The purpose of the conference was to address the recent challenges to Europe’s basic values, such as tolerance, free speech, gender equality and secularism, by extreme elements acting in the name of Islam.
In turn, it also sought to address the spread of far right anti-Muslim hate and Islamophobia by calling on progressives to take the lead in the mainstream approach to tackling radical extremism.
In particular, I was asked to speak about radicalisation and what feeds it. All in all, although extremism is never justified, there are a number of factors in Europe that are linked to its rise. Western foreign policy undoubtedly plays a part, as Muslims feel enraged by US-backed dictatorships, the lack of intervention in the wake of bloodshed and murder perpetrated by Middle Eastern leaders and the double- standards on issues such as Israel and Palestine.

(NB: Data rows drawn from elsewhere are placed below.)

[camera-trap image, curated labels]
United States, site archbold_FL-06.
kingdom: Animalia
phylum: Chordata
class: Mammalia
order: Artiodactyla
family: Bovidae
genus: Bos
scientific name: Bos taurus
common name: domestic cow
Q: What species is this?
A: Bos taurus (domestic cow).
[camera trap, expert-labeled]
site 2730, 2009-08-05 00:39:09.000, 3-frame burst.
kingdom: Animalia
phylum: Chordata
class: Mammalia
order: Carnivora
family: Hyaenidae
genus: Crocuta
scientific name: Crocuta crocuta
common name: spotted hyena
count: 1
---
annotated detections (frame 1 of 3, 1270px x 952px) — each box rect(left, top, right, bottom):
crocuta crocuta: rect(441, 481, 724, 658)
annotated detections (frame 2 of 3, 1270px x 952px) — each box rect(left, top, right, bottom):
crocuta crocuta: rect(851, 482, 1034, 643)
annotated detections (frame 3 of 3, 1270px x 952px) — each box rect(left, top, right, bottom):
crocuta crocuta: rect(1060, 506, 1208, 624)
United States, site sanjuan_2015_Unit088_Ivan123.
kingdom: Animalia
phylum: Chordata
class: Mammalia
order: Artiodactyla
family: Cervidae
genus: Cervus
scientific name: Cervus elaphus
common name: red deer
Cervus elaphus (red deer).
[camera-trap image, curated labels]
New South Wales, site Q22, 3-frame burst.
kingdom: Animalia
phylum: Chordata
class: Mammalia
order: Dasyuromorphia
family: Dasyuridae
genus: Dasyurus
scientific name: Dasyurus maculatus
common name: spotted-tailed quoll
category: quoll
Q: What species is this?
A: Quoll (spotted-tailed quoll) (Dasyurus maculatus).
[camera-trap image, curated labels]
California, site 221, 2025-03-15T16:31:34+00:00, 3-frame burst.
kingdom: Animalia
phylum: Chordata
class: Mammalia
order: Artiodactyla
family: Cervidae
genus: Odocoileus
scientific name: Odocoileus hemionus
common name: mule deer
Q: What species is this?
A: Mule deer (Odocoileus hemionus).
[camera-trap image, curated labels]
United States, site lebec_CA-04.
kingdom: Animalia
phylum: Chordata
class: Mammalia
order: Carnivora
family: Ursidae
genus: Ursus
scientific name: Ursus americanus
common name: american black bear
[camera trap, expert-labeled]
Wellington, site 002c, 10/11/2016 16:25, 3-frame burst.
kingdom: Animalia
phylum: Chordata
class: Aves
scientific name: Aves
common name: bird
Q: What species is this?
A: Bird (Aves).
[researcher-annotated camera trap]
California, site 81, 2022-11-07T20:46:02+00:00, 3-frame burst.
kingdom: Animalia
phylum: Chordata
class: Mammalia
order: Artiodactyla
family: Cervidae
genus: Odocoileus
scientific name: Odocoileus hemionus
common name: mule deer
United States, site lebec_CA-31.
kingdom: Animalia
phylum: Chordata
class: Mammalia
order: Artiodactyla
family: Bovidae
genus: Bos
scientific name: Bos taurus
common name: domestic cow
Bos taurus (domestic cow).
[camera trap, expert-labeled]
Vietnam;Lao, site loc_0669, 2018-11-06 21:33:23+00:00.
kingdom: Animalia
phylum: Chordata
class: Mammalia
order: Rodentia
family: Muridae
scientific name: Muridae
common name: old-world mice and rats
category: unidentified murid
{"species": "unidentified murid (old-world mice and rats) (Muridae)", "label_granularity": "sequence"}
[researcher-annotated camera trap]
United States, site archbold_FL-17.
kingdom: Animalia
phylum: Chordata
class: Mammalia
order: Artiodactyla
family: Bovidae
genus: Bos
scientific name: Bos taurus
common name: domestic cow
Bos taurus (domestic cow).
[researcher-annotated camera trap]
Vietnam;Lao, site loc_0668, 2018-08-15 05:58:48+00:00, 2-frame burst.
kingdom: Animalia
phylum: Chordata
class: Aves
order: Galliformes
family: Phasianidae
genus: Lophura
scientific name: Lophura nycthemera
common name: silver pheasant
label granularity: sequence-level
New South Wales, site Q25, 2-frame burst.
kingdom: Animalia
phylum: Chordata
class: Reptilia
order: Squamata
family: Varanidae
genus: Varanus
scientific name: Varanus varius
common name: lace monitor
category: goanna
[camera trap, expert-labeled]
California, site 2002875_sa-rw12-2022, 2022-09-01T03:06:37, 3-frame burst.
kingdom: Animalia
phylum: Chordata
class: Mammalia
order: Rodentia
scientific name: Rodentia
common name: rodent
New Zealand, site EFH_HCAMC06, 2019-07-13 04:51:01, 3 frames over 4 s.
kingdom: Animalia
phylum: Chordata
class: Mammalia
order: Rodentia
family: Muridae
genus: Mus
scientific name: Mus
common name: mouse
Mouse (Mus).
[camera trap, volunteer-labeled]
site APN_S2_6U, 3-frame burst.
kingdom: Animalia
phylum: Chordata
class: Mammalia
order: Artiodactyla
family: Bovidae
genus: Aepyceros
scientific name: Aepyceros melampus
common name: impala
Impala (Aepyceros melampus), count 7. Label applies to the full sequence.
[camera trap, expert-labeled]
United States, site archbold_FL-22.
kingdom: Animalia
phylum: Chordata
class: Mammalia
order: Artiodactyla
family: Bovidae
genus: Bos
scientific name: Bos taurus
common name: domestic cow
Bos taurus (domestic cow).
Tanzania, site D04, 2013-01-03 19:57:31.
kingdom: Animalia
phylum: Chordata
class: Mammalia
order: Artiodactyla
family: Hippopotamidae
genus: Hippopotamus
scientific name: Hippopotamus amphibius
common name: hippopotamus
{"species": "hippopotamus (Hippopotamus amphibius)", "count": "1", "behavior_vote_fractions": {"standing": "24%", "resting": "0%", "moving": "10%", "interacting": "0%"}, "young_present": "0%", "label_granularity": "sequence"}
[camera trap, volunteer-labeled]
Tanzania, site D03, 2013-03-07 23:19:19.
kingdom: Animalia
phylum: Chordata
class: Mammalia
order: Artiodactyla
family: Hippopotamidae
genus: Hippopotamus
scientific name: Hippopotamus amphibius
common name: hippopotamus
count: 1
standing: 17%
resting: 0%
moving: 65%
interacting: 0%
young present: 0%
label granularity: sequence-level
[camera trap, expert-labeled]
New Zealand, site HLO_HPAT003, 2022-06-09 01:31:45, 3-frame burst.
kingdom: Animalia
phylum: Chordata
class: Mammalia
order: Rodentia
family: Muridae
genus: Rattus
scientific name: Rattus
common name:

Domestic factors also play a role such as poverty, lack of opportunity, marginalisation, rising discrimination and draconian secular laws such as the French Hijab ban imposed in the name of secularism.
All of this creates a ‘space’ for extreme groups to manipulate vulnerable, disenfranchised youth and make what seems to be a ‘just’ case for what is merely a cause for power, control and terror.
It is imperative that progressive elements regain this ‘space’ by reconnecting with all communities living in Europe and by offering a show of solidarity with them in the unique challenges, struggles, fears and hopes that they face.
It is crucial to break down feelings of mistrust spurred on by an increasing pressure to assimilate inorganically. We must create an environment of genuine inclusion and acceptance; an environment in which all communities feel empowered enough to flourish and thrive in their own unique way.
A society’s true strength is in its diversity, as the range of cultures, experiences, outlooks and different skills feed its growth. Forced homogeneity, on the other hand, can only suffocate and repress this, fuelling the sort of tensions we see today. As the EU Foreign Affairs High Representative, Federica Mogherini said ‘you can put labels on boxes but you cannot put labels on communities.’
Radicalisation is a largely a symptom of the many issues that affect European society today. Our double standards on the world stage, our fears and insecurities related to the ‘other’ that leads us to crack down on minorities, our fears and insecurities related to our own past and so much more are all part and parcel of the same problem. Its time to confront these issues honestly if we are to halt the rise of extremism in its path.